**Exercise instructions:**
Return every line of the data that contains the string "instances".

**Supplied records:**
^^^^^^^^

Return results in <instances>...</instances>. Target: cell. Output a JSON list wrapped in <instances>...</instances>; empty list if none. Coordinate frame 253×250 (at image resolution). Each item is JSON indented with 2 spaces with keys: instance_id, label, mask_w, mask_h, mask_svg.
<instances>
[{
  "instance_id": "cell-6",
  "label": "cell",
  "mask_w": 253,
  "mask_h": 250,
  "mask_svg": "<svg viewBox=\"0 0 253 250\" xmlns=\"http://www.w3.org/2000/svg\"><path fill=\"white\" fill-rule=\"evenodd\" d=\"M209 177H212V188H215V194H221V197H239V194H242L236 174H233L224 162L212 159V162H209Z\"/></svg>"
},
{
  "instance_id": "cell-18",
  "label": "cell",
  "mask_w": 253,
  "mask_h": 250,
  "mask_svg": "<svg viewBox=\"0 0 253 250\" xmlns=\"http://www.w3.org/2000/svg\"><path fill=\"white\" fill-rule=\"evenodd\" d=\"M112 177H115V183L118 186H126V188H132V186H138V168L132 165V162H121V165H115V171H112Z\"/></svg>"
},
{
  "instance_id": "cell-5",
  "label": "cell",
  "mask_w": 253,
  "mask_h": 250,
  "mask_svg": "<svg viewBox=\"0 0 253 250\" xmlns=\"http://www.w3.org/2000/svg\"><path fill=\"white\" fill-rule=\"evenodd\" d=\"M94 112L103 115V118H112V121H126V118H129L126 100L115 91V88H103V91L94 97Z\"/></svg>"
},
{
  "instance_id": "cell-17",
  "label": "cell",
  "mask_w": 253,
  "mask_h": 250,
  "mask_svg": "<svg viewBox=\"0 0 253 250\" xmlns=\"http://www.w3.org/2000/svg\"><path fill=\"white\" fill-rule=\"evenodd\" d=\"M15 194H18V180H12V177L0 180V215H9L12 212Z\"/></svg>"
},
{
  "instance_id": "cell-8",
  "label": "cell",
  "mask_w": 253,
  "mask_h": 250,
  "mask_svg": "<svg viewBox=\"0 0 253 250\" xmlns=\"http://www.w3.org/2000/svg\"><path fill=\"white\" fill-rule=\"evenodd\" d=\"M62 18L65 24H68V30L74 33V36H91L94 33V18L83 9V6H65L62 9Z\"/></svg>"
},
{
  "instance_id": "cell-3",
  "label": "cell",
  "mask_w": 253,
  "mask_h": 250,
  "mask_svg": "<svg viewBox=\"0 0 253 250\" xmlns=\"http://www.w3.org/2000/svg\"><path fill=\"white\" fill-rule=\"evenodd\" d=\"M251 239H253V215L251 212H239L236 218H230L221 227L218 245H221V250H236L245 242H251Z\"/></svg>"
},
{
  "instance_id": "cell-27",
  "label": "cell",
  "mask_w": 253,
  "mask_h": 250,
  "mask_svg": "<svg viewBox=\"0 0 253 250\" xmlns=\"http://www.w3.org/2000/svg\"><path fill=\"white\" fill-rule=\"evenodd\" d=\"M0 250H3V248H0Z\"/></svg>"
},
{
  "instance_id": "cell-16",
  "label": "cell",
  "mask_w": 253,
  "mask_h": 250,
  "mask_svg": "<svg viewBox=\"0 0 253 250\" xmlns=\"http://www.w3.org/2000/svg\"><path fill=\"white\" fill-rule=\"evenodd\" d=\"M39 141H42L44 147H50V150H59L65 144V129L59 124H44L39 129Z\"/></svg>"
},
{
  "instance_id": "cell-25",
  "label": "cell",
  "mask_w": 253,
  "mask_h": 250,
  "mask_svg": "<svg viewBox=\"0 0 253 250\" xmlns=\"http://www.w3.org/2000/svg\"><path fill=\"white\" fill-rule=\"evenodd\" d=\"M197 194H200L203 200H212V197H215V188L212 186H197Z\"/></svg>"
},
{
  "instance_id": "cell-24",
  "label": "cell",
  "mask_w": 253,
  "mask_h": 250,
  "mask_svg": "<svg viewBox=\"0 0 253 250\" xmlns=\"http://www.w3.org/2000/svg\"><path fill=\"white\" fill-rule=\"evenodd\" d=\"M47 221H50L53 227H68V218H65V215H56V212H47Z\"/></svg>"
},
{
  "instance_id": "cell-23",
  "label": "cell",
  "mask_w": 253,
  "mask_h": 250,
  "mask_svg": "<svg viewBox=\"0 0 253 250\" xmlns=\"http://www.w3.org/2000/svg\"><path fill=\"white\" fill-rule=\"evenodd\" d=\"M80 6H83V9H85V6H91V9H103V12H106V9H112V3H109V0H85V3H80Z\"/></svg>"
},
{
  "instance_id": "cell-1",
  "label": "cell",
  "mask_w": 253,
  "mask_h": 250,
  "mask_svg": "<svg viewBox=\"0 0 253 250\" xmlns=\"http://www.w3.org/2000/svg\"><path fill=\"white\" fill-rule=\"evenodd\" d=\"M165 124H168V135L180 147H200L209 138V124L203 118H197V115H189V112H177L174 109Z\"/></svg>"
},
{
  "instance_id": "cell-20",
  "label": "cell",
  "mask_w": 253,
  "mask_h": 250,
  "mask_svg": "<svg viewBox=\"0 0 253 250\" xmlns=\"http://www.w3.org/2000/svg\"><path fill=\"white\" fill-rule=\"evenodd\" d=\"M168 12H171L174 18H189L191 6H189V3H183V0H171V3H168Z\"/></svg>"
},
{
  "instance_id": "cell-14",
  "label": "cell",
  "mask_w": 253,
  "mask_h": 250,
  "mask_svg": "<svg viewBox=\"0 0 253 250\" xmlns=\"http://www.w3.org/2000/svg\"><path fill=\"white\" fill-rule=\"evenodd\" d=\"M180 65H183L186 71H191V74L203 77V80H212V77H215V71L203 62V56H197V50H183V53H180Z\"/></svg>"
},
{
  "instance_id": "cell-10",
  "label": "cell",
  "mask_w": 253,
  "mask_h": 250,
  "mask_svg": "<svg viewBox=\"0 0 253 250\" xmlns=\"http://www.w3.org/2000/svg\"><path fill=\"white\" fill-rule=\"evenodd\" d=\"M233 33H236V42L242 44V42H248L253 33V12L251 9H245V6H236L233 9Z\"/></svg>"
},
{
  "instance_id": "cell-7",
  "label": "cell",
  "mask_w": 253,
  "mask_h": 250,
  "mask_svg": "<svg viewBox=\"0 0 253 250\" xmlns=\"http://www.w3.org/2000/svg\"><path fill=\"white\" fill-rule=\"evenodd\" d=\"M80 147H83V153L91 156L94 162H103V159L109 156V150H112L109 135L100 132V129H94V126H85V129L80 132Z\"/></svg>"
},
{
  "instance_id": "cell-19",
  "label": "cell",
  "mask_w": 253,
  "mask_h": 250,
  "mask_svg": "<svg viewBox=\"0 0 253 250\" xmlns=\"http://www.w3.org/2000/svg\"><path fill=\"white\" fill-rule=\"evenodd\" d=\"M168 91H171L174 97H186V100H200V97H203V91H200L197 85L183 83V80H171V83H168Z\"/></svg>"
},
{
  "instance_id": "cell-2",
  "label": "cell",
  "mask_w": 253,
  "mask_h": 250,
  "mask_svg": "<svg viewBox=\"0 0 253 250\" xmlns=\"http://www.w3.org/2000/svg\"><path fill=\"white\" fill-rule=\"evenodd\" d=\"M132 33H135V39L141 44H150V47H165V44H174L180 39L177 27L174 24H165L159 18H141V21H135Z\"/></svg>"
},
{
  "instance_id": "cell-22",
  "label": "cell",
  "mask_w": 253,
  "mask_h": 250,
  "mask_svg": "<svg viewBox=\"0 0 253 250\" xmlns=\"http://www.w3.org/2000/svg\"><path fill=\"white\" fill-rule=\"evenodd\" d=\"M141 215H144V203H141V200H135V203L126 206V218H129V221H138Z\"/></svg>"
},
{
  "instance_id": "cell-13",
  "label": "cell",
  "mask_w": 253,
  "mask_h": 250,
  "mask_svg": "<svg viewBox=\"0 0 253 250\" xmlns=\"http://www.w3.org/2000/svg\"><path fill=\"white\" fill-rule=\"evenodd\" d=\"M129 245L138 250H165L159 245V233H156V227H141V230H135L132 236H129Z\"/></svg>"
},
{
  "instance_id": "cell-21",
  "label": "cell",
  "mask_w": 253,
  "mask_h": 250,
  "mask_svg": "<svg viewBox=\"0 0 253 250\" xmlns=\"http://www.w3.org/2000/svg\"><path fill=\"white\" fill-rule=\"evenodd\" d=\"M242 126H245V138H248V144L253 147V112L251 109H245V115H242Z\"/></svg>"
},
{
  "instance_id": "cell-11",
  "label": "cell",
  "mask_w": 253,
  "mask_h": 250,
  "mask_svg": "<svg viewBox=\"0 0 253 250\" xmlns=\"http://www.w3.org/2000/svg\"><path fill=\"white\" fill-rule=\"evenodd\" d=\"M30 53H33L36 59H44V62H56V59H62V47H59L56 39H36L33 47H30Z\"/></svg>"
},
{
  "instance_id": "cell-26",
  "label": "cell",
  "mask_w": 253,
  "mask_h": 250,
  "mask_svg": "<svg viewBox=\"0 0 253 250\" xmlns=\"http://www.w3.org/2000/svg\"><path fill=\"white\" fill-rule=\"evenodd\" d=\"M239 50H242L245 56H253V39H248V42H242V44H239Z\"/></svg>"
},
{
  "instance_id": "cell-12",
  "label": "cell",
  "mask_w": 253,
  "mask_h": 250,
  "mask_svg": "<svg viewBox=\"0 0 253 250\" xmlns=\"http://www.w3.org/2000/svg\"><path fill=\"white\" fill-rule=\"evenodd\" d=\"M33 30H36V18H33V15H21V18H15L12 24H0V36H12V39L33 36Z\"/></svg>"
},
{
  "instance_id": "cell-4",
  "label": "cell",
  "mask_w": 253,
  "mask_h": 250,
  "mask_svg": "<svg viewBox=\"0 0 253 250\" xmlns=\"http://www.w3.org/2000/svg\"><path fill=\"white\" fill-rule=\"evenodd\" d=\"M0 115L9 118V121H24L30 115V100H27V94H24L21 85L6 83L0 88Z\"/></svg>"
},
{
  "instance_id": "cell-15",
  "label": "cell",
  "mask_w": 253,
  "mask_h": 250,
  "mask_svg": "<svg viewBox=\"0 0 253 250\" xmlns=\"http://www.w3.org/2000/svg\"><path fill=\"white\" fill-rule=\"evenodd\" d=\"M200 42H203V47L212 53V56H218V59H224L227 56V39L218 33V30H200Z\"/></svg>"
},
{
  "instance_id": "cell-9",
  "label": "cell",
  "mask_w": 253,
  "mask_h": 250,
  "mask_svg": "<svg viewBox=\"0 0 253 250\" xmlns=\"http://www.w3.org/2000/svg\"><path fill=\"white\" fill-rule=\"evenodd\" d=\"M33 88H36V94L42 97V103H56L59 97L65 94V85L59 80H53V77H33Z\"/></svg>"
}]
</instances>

^^^^^^^^

**The completed task:**
Return results in <instances>...</instances>. Target: cell. Output a JSON list wrapped in <instances>...</instances>; empty list if none. Coordinate frame 253×250 (at image resolution). Each item is JSON indented with 2 spaces with keys: instance_id, label, mask_w, mask_h, mask_svg.
<instances>
</instances>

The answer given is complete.